忙了两个月从收到原始数据到最后在工程项目中加载成功完成测试，好像从元旦上班后就再没休息过，昨天项目通过三期评审终于可以喘口气补点作业了。（年前写的文章，今天转过来了）
多卡并行
一定要使用

torch.nn.parallel.DistributedDataParallel() 
torch.nn.parallel.DistributedDataParallel() 
torch.nn.parallel.DistributedDataParallel()

重要的事情要说三遍！
千万不要使用torch.nn.DataParallel(model)这个函数，这家伙的提速效果几乎没有，项目压力太大没时间去仔细查API了，反正不用这个就对了。在使用了DDP模式后，每轮epoch从900s降到了250s（两张3090, bitch size: 6），这效果不用我多说了吧。

导入包，并加入初始化代码

from torch
from torch import distributed as dist

torch.distributed.init_process_group(backend="nccl")

模型并行

model = your_model()
    
local_rank = torch.distributed.get_rank()
model = model.cuda(local_rank)
torch.cuda.set_device(local_rank)
model = torch.nn.parallel.DistributedDataParallel(model,
                                                  device_ids=[0, 1],
                                                  output_device=local_rank,
                                                  find_unused_parameters=False,
                                                  broadcast_buffers=False)

修改数据加载方式

sampler = torch.utils.data.distributed.DistributedSampler(Your_Dataset())
loader_train = DataLoader(Your_Dataset(),
                              batch_size=cfg.batch_size,
                              shuffle=False,
                              num_workers=16,
                              pin_memory=True,
                              drop_last=True,
                              sampler=train_sampler)
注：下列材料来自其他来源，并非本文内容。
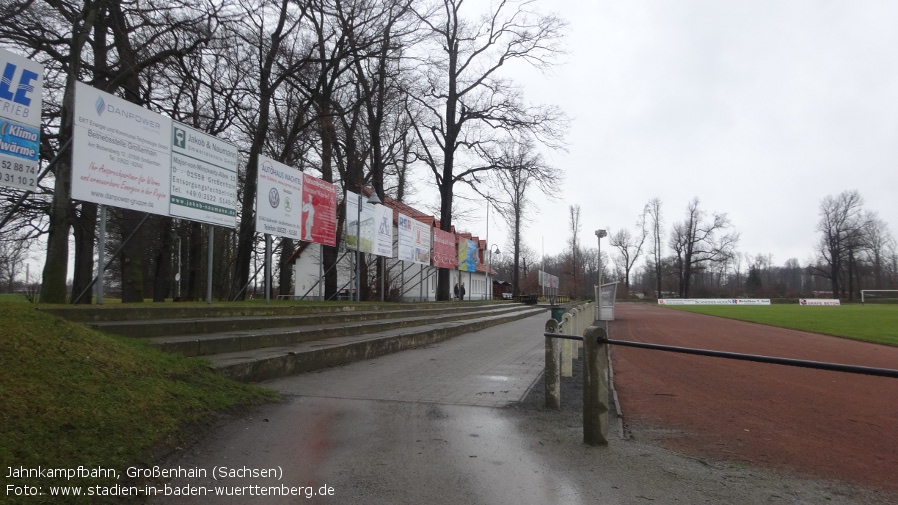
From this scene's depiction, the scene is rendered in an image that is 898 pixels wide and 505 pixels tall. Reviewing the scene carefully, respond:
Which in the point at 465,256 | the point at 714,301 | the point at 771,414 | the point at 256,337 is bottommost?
the point at 771,414

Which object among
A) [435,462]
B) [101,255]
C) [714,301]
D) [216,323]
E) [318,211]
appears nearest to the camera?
[435,462]

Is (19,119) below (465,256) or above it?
above

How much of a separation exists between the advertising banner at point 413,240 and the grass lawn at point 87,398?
18690 millimetres

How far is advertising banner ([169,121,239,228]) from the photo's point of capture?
1076cm

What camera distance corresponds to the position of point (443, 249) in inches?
1256

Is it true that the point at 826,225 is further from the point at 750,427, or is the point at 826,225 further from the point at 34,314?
the point at 34,314

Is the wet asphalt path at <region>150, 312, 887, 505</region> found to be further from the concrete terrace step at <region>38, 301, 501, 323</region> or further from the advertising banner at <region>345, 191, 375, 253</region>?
the advertising banner at <region>345, 191, 375, 253</region>

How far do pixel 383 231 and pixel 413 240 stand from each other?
3.90 m

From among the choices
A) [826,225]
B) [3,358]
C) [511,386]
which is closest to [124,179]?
[3,358]

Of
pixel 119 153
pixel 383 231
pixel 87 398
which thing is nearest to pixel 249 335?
pixel 119 153

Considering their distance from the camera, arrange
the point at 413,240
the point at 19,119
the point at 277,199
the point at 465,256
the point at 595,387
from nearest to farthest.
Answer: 1. the point at 595,387
2. the point at 19,119
3. the point at 277,199
4. the point at 413,240
5. the point at 465,256

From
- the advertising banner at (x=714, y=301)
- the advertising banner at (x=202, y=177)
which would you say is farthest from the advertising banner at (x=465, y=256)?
the advertising banner at (x=714, y=301)

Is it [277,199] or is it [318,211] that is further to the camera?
[318,211]

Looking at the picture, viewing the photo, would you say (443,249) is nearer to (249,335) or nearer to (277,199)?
(277,199)
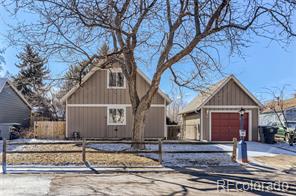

说明：其实就是比正常的加载方式多了一个sampler ，然后将DataLoader()中的shuffle设置为False，这里并不是说不做random了，而是交给了sampler 来做。
这样就Ok啦，运行的话就已经可以并行计算了。不过，你会发现好像数据并没有打乱，每次加载的顺序都是一样的！去查一下官网的API会发现，这里的随机需要我们再多写一句话，每次epoch的时候设置一下种子

sampler.set_epoch(epoch)

所以最终的代码大概长这个样子：

form torch
from torch import distributed as dist

torch.distributed.init_process_group(backend="nccl")

model = your_model()
    
local_rank = torch.distributed.get_rank()
model = model.cuda(local_rank)
torch.cuda.set_device(local_rank)
model = torch.nn.parallel.DistributedDataParallel(model,
                                                  device_ids=[0, 1],
                                                  output_device=local_rank,
                                                  find_unused_parameters=False,
                                                  broadcast_buffers=False)
。。。。。
sampler = torch.utils.data.distributed.DistributedSampler(Your_Dataset())
loader_train = DataLoader(Your_Dataset(),
                              batch_size=cfg.batch_size,
                              shuffle=False,
                              num_workers=16,
                              pin_memory=True,
                              drop_last=True,
                              sampler=train_sampler)
。。。。。
for epoch in range(cfg.epoch):
    sampler.set_epoch(epoch)
    。。。。。。
    if local_rank == 0:
       torch.save(model.state_dict(), save_path)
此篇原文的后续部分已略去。